A “new era” in Northern Ireland? At the gates of a historic victory, the nationalist party Sinn Fein, in favor of the reunification of all Ireland, welcomed on Saturday May 7“a very important moment of change”, despite the risk of political paralysis. As the long counting of the ballots cast in the ballot boxes on Thursday to designate the 90 elected members of the Local Assembly progresses, partial results give Sinn Fein a slight lead against its unionist rival DUP, favorable to maintaining within the British crown. It’s a first in a hundred-year history of the province, under tension due to Brexit.
The DUP, the main Unionist party that had been dominant in the local assembly until then, admitted on Saturday that the Republicans of Sinn Fein were on the way to victory. The leader of the Democratic Unionist Party, Jeffrey Donaldson, on Sky News, repeated that his formation would refuse to join a new union government without changing the post-Brexit status of the British province.
Difficult talks ahead
A victory would propel Sinn Fein leader Michelle O’Neill to the post of head of local government, which is to be run jointly by nationalists and unionists under the 1998 peace deal.
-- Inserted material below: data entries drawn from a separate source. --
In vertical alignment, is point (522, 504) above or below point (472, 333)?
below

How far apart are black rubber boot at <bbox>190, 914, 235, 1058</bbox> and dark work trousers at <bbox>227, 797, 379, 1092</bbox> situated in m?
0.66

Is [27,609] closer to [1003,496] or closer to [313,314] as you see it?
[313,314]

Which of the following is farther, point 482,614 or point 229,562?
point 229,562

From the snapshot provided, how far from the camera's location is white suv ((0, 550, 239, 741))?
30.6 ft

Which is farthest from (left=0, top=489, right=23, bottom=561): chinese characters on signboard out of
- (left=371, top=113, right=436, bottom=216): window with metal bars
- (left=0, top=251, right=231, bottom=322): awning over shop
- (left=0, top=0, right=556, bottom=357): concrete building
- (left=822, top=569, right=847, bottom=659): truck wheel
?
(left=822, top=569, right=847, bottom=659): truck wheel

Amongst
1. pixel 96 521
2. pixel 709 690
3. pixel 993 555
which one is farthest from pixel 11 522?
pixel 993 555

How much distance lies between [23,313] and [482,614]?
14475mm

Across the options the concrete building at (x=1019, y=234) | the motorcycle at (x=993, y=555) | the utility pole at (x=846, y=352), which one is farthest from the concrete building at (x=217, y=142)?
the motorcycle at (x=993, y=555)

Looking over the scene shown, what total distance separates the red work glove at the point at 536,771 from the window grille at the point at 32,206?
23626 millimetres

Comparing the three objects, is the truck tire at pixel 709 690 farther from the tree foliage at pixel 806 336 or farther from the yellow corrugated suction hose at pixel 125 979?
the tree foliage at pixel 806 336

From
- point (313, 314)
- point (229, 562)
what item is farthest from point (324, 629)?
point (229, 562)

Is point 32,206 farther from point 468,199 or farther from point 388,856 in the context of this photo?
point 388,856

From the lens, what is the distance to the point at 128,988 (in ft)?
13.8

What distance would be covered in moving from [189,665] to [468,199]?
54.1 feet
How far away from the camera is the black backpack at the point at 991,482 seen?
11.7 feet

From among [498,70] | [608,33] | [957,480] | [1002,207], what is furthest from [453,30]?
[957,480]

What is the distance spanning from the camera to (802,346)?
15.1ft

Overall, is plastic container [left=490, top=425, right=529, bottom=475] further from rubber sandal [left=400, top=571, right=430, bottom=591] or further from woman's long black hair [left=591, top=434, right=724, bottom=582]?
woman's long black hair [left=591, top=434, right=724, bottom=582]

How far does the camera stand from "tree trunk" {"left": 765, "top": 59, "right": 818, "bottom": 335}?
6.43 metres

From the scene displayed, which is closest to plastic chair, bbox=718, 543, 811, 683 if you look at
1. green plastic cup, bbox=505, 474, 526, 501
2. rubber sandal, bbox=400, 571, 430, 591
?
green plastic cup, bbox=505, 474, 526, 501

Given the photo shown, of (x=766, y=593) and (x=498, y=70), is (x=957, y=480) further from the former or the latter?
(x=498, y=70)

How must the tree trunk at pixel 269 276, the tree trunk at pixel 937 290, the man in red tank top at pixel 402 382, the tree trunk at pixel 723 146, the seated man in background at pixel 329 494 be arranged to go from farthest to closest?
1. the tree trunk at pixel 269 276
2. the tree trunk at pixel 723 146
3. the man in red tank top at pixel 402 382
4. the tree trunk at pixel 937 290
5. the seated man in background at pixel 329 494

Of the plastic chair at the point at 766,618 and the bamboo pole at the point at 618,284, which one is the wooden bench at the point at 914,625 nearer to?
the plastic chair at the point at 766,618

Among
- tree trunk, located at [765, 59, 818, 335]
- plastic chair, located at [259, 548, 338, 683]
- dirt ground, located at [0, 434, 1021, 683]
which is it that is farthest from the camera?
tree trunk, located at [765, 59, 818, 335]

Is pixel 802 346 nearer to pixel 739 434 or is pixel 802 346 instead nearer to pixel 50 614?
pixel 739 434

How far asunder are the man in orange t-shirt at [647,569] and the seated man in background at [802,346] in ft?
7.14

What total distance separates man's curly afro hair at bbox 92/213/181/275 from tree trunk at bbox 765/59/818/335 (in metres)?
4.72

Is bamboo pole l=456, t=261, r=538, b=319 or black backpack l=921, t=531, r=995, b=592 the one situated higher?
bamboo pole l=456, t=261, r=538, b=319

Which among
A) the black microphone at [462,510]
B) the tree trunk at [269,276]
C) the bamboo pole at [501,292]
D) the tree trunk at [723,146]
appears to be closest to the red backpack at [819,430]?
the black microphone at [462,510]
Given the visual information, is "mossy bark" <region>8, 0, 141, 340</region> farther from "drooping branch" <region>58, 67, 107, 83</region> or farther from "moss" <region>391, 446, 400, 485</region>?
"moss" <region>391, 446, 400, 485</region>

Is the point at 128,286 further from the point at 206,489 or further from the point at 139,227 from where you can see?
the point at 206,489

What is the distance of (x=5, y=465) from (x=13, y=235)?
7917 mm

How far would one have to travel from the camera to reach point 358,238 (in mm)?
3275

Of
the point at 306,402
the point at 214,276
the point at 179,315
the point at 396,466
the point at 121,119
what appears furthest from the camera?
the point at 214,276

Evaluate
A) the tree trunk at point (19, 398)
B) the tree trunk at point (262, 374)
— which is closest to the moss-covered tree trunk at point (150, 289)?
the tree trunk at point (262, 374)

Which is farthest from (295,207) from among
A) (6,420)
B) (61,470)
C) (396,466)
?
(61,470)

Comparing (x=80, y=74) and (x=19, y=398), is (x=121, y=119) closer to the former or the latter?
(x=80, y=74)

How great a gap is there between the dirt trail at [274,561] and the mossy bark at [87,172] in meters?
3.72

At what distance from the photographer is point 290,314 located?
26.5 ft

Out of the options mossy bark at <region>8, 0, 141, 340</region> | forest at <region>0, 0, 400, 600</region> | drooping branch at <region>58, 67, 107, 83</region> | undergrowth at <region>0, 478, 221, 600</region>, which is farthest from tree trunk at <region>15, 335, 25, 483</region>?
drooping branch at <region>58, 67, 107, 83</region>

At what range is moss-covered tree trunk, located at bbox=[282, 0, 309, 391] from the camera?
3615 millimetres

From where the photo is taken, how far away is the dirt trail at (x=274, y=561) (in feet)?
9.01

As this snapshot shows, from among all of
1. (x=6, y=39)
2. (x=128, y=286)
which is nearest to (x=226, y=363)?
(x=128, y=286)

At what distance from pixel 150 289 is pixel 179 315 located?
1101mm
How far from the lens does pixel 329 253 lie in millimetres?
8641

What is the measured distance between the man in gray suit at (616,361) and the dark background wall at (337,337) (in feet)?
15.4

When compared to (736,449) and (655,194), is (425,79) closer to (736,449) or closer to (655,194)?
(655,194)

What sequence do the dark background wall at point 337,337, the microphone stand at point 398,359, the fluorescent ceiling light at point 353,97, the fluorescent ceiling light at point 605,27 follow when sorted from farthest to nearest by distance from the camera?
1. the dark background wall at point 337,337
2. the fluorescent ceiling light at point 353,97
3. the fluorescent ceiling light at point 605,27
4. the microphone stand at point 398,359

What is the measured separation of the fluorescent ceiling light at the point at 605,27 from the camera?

In Belfast, the count so far gives Sinn Fein 23 of the 77 declared seats, against 21 for its unionist rival of the DUP, favorable to the British crown. The nationalist party has already obtained the most first preference votes (29% against 21.3%) and the end of the count should not reverse the situation.
But the talks for the formation of a government promise to be difficult and the risk of paralysis hovers, the unionists refusing to join a government as long as the post-Brexit customs controls remain in place, which according to them threaten the integrity of the United Kingdom. United.